Toda noite ela era visitada por um anjo. Não um anjo de verdade e não visitada no mundo físico, não. Toda noite a Irmã Agnes enxergava um homem no seu quarto úmido, estreito e de paredes mal pintadas. Não qualquer homem, mas um homem alto e de ombros largos e que brilhava desenfreado no escuro.

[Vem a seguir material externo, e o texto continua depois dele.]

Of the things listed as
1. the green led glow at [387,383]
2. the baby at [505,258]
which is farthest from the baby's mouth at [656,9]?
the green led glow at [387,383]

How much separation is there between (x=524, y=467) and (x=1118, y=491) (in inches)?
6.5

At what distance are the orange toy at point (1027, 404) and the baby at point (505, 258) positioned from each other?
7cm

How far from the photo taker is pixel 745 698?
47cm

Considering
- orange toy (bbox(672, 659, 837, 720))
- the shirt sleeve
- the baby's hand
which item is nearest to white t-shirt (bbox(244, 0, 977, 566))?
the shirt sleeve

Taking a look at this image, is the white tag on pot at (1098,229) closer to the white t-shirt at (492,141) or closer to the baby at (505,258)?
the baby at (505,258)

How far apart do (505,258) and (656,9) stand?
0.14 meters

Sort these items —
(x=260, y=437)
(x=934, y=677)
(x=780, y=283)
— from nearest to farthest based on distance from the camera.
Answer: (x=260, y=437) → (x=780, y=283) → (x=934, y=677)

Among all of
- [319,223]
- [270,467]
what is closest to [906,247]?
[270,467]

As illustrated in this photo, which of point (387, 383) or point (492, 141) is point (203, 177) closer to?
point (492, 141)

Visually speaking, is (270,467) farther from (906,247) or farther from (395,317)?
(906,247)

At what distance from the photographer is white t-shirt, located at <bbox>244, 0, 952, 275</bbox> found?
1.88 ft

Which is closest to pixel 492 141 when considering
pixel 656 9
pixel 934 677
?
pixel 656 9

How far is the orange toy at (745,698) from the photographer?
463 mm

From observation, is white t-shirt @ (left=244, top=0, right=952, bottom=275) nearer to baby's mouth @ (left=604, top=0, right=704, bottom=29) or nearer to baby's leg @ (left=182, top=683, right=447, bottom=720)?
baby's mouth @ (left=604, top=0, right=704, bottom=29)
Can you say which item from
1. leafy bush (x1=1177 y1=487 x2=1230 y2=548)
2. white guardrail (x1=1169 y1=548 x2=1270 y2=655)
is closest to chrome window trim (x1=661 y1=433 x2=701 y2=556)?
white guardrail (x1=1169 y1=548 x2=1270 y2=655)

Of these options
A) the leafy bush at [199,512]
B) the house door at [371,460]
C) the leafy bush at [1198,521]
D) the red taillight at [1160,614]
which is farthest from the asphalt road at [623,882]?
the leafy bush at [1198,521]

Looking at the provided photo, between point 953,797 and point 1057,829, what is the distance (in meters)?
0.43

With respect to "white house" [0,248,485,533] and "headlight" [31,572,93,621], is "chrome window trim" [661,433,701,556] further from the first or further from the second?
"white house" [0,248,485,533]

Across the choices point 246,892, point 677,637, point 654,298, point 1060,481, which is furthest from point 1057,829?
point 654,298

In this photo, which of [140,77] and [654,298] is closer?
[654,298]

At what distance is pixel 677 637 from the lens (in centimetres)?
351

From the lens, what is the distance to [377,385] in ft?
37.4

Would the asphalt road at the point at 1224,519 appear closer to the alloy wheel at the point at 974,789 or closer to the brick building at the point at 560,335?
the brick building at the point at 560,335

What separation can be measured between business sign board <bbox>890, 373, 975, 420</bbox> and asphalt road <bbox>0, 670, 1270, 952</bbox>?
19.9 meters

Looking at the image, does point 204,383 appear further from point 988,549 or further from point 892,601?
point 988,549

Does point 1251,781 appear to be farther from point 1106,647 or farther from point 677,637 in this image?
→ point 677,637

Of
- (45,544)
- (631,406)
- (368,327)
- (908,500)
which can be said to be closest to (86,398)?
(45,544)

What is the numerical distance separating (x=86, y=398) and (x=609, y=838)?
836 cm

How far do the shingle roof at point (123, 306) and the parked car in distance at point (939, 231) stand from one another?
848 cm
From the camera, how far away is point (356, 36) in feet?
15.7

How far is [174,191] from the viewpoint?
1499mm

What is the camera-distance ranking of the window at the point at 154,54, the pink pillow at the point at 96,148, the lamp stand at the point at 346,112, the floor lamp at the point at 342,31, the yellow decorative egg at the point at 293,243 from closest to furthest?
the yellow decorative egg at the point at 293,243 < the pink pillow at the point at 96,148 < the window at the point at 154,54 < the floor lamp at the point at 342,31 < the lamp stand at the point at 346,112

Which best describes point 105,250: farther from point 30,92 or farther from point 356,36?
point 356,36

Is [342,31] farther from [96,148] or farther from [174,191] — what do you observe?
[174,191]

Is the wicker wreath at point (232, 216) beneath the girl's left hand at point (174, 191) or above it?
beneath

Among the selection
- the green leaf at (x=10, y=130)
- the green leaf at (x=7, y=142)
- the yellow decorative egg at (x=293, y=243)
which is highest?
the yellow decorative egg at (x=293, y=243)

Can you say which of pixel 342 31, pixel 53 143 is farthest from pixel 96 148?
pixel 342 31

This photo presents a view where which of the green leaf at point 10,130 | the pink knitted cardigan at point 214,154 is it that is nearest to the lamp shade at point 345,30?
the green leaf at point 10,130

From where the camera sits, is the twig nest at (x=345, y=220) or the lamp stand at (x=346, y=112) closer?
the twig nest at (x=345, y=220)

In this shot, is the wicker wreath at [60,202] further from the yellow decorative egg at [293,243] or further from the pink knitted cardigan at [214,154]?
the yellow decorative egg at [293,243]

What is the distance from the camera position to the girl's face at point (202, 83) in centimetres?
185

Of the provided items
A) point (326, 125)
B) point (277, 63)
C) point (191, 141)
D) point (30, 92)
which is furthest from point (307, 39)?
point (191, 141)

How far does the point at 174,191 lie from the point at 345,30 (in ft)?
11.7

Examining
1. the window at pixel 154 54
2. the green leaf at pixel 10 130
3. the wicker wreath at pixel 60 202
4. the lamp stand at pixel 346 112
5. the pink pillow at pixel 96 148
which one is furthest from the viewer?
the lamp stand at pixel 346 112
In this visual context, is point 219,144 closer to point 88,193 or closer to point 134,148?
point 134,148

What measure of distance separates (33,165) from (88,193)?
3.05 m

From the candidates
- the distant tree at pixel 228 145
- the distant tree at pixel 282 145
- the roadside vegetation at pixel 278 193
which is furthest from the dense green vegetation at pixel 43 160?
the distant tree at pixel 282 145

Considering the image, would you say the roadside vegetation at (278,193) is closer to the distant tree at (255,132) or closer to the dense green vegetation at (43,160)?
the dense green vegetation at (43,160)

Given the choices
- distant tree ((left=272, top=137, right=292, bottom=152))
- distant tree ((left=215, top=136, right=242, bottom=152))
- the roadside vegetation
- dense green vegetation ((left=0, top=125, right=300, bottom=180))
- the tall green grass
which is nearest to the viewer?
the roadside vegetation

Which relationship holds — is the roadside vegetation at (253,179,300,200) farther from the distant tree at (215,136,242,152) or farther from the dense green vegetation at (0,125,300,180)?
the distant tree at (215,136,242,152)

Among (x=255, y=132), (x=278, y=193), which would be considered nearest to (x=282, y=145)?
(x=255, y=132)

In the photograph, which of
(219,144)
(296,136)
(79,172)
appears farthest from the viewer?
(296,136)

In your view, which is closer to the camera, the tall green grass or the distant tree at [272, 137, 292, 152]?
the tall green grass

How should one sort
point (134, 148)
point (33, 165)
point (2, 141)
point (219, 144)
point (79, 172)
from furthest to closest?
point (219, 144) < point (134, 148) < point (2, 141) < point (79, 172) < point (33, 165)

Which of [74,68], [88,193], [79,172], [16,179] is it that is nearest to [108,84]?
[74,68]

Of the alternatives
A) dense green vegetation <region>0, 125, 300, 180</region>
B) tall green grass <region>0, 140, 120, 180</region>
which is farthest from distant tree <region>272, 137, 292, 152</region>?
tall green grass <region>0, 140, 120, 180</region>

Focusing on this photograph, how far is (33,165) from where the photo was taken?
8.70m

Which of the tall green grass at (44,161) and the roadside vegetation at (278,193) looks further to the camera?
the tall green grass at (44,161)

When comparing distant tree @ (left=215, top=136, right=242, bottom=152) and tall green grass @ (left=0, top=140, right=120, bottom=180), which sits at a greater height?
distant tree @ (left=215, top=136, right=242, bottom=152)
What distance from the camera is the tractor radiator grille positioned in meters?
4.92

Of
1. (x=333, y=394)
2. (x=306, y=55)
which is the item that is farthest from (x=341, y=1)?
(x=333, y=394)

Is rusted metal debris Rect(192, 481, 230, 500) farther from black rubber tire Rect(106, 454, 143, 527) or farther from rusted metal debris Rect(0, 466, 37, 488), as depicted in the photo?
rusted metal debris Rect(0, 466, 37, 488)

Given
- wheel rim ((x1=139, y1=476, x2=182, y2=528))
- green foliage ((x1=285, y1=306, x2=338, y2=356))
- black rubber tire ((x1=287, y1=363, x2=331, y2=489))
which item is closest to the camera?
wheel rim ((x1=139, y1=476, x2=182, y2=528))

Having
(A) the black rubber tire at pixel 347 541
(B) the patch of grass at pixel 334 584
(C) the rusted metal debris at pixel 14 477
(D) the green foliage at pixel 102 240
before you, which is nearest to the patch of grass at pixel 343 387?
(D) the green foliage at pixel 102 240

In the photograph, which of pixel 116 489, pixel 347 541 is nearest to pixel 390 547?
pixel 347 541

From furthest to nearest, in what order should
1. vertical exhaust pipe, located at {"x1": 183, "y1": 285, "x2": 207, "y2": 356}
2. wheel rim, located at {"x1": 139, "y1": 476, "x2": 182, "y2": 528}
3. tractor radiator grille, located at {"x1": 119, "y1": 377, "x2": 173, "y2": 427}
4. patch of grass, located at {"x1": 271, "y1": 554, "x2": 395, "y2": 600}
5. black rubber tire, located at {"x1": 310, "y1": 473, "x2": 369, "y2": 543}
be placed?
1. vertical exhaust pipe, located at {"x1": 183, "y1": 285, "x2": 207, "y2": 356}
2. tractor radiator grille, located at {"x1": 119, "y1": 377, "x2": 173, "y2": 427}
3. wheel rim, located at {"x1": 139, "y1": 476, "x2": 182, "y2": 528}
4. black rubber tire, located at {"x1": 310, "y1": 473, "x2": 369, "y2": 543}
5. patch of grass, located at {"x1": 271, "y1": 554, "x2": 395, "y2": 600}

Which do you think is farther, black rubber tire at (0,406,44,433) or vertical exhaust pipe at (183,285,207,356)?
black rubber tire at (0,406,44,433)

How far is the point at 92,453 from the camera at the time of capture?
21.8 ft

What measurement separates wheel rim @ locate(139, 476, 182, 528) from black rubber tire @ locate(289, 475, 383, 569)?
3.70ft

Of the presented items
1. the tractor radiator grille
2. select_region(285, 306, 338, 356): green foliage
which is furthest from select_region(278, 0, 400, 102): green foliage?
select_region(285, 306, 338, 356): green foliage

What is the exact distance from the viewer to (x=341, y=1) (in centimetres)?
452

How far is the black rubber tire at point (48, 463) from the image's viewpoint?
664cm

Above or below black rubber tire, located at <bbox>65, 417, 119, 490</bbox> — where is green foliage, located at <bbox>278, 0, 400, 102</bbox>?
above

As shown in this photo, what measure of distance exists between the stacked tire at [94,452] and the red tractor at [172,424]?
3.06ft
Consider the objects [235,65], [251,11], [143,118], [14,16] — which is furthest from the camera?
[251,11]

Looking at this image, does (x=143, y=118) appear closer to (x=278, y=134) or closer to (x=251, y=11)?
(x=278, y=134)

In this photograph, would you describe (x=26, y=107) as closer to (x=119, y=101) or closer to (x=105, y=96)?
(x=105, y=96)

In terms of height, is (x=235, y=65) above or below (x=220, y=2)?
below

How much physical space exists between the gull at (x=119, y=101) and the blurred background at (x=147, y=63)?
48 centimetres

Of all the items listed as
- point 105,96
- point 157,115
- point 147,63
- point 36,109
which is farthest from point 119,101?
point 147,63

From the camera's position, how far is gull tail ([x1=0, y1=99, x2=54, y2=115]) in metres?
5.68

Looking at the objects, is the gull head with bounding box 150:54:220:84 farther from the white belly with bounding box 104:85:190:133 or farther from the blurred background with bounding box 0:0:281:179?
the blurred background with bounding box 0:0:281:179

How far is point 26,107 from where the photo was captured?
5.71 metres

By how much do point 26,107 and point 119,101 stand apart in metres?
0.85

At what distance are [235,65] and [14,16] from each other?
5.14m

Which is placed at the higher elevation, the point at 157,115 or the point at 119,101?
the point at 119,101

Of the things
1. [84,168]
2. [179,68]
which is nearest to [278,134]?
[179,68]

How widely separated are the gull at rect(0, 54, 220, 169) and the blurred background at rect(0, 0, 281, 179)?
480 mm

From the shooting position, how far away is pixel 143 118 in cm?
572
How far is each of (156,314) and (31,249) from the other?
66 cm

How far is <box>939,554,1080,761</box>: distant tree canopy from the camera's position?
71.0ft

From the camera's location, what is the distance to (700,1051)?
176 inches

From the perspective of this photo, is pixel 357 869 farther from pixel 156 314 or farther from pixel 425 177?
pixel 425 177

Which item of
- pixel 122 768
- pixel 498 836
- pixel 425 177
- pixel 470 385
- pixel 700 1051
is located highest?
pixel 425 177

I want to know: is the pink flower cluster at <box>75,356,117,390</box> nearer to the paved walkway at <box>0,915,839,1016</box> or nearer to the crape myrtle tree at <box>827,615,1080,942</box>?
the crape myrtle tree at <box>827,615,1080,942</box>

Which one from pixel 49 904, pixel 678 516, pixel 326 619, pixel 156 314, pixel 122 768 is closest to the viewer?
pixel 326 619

O anjo entrava no quarto sem bater na porta, sempre no mesmo horário, três e meia da madrugada, no mesmo horário que o cheiro de carne podre começava a soprar dos chãos do convento. Por mais que não fosse necessário, por mais que ele já emanasse toda a luz que eles precisavam, por mais que fosse um sonho e Irmã Agnes conseguisse ver tudo com uma nitidez que não existia no mundo real, ele acendia uma vela assim que fechava a porta. O fogo subia até o teto, dançava num ritmo apressado, movendo-se para todos os lados, formando figuras que não deveria formar. E ela fingia dormir, enrolando-se na coberta e tentando não rir. Sabia exatamente o que aconteceria depois e nada restava a não ser esperar, e como ela esperava, esperava como se ela não existisse nos instantes que não eram aqueles no segredo do seu quarto.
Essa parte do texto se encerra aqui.